* **EXERCISE INSTRUCTIONS**: Make an exact copy, from the records below, of the lines from the line containing "Eric Johansson kvar" to the line containing "CARABINEROS DE CHILE", both lines included, excluding pictures.

* **DATA FOR THIS TASK**:
╭──
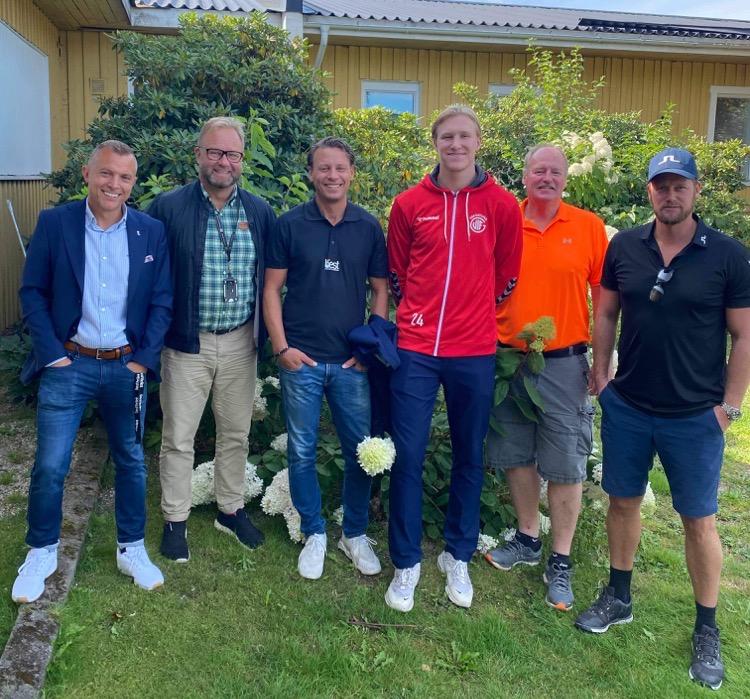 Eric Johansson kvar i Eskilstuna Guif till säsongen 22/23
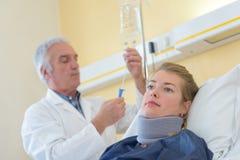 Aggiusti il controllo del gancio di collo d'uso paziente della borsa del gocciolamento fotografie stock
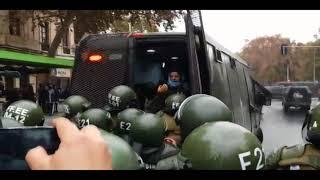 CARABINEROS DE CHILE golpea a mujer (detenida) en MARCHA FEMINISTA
╰──
╭──
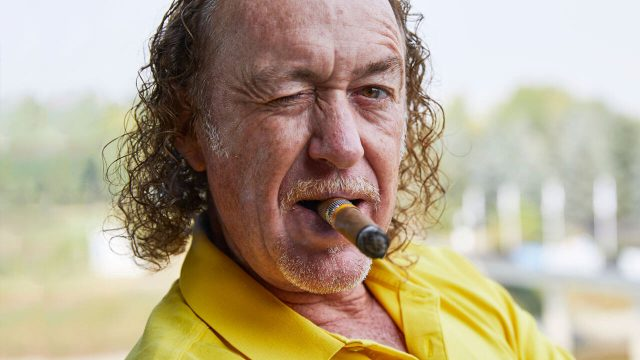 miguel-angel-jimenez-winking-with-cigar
╰──
* **ANSWER FOR THE TASK**:
 Eric Johansson kvar i Eskilstuna Guif till säsongen 22/23
 Aggiusti il controllo del gancio di collo d'uso paziente della borsa del gocciolamento fotografie stock
 CARABINEROS DE CHILE golpea a mujer (detenida) en MARCHA FEMINISTA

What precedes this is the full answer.